Ne tournez pas leurs victoires nouveau mondiales pour gagner!
Une feuille la plus petite a cueilli pour chaffer des baies
De leur cher éloge,
Un brin de leur conquête pure a mis pour embaucher,
La république implacable exigera;
Avec clameur, dans le regard furieux et regard de midi,,
Ou subtilement, venir le soir comme un voleur,
Mais sûrement, très sûrement, lent ou bientôt
Cette insulte profondément nous récompenserons profondément.
Ne tentez pas notre faiblesse, notre cupidité!

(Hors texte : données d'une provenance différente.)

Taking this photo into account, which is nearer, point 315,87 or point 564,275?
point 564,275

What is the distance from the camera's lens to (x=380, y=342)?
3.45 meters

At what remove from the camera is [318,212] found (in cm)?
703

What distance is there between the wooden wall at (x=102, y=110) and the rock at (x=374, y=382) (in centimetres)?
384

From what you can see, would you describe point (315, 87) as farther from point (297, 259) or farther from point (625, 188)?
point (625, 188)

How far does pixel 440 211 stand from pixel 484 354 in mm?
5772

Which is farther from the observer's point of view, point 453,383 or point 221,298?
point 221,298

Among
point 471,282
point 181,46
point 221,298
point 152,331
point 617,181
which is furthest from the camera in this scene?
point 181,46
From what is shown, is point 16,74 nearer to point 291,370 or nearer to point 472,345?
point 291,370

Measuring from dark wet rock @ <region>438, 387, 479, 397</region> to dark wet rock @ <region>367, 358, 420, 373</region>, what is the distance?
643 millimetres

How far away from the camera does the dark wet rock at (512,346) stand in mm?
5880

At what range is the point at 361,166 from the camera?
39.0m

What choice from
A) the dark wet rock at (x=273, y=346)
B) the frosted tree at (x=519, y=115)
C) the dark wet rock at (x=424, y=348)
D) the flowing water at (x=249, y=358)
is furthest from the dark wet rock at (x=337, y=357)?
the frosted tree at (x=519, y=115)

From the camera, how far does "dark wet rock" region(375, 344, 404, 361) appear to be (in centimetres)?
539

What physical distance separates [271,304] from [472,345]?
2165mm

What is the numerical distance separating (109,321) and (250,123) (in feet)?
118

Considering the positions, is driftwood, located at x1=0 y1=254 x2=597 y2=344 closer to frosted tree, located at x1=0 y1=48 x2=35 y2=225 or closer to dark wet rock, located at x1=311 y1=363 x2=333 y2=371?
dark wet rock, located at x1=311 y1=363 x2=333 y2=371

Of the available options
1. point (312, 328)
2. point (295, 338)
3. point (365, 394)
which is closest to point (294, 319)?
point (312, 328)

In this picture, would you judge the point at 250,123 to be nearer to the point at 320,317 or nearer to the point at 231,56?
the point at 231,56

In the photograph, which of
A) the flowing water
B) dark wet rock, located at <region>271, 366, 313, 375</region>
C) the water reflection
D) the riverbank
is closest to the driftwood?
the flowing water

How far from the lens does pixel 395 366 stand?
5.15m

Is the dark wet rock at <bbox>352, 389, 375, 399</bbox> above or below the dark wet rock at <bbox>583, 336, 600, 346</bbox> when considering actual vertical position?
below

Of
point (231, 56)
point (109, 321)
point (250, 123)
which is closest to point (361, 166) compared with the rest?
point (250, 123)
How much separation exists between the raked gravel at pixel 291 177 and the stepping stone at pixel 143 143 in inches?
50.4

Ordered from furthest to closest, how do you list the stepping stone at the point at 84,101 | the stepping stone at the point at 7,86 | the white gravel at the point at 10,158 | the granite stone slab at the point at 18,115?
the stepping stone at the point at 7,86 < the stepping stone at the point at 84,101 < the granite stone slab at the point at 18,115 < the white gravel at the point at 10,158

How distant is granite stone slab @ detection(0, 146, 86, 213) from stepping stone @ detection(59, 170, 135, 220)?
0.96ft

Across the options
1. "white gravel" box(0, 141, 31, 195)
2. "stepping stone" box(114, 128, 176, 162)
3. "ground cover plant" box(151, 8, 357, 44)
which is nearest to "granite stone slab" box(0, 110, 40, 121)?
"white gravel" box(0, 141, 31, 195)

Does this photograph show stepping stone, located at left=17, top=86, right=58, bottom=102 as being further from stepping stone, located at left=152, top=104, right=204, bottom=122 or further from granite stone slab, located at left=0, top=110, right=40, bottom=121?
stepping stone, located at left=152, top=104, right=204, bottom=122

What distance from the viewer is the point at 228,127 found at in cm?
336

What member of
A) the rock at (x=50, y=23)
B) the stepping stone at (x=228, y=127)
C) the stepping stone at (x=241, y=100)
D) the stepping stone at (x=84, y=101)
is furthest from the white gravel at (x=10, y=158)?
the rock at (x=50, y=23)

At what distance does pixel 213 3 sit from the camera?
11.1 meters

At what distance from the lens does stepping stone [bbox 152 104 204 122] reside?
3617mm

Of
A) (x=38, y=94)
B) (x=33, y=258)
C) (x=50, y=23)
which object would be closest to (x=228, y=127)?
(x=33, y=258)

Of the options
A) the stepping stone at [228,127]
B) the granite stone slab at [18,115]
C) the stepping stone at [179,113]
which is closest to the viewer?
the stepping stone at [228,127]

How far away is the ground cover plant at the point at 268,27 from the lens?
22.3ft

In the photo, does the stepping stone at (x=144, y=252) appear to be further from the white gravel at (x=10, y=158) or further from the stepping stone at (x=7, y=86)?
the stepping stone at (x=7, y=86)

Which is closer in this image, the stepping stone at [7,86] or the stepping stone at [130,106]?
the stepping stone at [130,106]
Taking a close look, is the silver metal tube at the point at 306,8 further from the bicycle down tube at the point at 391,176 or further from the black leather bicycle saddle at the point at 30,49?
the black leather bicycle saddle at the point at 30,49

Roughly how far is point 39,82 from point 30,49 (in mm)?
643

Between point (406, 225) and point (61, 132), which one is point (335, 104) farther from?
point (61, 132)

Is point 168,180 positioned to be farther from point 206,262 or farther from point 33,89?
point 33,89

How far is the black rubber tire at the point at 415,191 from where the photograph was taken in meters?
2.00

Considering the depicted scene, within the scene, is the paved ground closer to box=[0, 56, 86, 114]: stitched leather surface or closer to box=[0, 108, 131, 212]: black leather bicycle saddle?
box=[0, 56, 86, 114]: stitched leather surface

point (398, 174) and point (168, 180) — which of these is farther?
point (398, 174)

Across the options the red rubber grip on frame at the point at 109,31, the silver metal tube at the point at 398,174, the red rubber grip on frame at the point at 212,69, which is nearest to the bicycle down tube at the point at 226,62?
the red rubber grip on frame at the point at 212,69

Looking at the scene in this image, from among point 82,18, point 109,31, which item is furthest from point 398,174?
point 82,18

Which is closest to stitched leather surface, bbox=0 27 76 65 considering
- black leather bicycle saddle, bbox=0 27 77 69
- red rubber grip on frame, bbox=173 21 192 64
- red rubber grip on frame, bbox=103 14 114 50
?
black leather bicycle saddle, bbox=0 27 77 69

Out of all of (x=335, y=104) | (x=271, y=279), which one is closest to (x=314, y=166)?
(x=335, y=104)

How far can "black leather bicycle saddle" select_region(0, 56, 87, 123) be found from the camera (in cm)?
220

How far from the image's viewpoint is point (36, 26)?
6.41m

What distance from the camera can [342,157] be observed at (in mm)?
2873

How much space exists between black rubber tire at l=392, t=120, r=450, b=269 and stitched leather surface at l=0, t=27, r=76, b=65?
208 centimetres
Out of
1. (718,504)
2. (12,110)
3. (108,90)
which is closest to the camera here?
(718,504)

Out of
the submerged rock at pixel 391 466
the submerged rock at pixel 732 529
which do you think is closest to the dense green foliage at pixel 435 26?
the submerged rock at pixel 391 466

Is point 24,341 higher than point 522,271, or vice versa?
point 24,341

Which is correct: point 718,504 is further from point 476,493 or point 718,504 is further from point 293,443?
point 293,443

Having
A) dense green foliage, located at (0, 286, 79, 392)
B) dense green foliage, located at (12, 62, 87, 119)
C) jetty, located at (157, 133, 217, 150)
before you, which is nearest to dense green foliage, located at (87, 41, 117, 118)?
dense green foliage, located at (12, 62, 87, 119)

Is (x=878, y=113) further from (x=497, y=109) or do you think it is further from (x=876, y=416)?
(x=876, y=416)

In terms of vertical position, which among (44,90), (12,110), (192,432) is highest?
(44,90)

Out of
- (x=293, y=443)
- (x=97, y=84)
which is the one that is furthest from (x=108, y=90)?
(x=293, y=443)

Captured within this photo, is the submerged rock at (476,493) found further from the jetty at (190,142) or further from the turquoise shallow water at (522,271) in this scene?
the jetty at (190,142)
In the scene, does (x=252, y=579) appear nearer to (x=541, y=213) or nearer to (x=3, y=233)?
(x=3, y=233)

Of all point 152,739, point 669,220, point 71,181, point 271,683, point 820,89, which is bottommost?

Pour économie nous avons laissé les hommes d'île va gratuitement,
Ce ont confondu et fantômes du dislaureled
Nous maudira des côtes lamentables
Où marche le frustrez le mort.
La tasse de trembler se sera complètement écoulée,
Mangé le pain aigre de surprise,
Avec cendres du foyer sera fait blanc
Nos cheveux, et gémir sera dans la tente;
Alors sur votre tête plus coupable
Devez notre moi dédain intolérable
Assouvissez soudainement sa colère et sa douleur;
Pour manifeste dans cette lumière désastreuse
Nous discernerons le droit
Et le fait, tardivement. -- O vous qui mènent,
Faites attention!
Aveuglement que nous pouvons pardonner, mais bassesse que nous frapperons.
Chandeleur. [Alice Brown]
O écoutent, tout vous peu désherbe
Ce mensonge sous la neige,
(Ainsi coeurs bas, chers, dans pauvreté si bas!)
L'hath du soleil augmenté pour les actions royales,
Un vent vaillant les rôles principaux de l'avant-garde;
Maintenant accélérez vous, de peur que graines pas encore nées
Avant que vous montée et coup.
O choses vivantes velues, adream,
Sur la poitrine fatiguée d'hiver,
(Comme reposez-vous vous là, comme doucement, sans risque reste!)